Miércoles, 3 de marzo de 2010 | Hoy
Por Ariel Dorfman *
Fue hace casi cincuenta años que me tocó mi primer terremoto, el que todavía me causa pesadillas.
Me encontraba, ese 22 de mayo de 1960, presenciando un partido de fútbol en el Estadio Nacional en Santiago de Chile cuando se oyó un ruido ensordecedor y, de pronto, así como así, desaparecieron las montañas. No exagero: el Estadio comenzó a mecerse como si fuera una cuna y se levantó un extremo en el aire, borrando de mis ojos la Cordillera de los Andes. Por suerte, apenas unos segundos después volvieron a aparecer las montañas y las graderías recobraran alguna mínima estabilidad. En la cancha algunos jugadores socarrones siguieron tratando de darle a la pelota y meter un gol avieso, pero ellos rebotaban más que el balón, así que el árbitro, de bruces en el suelo, dio por finalizado el encuentro deportivo. Era, qué no: acabábamos de pasar por una actividad sísmica de 9,6 en la escala Richter, la de mayor magnitud registrada hasta ese instante por los sismógrafos.

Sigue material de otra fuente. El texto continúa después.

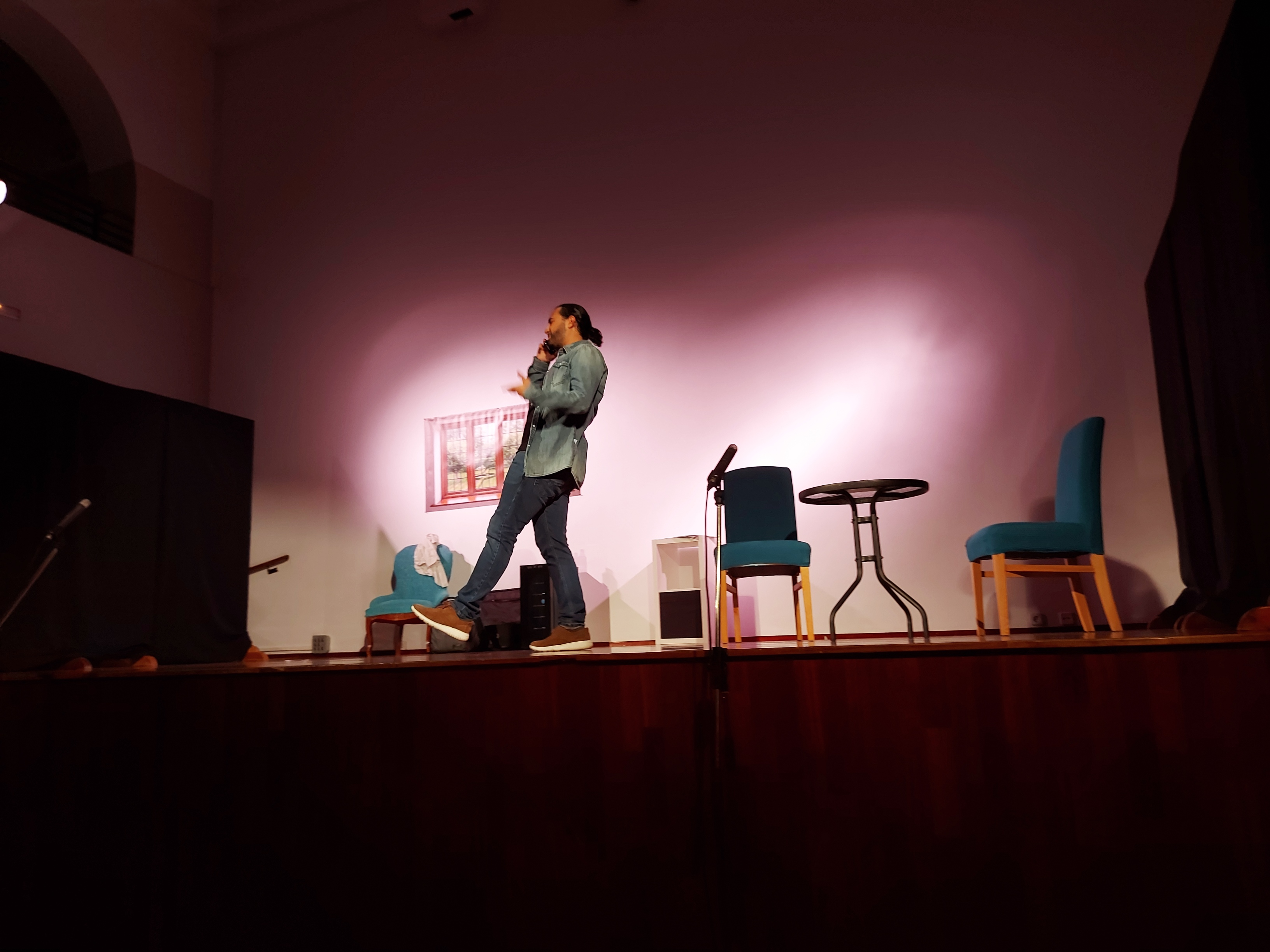 20210422190625_happened_61_teatro-laberinto-de-crisol-teatro-5.jpg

No tardamos en saber que el epicentro había sido unos seiscientos y tantos kilómetros al sur de Santiago y que la devastación era masiva. Tal vez peor que la convulsión de la tierra misma, que había arrasado con pueblos enteros, inmolando a miles de inocentes, fue la marejada que barrió nuestra costa. Viajé a esa región unos meses después y vi con mis propios ojos los mástiles de navíos hundidos en el río Valdivia a una larga distancia del mar y los restos de los colosales altos hornos de Corral, que en vez de fundir metales ahora mostraban sus torsos agobiados por las aguas invasoras. Y supe también del sufrimiento y el terror. De boca de los sobrevivientes, escuché de hombres, mujeres, pequeños que, huyendo hacia los cerros, habían sido succionados por el tsunami mar adentro como si fuesen retazos de madera.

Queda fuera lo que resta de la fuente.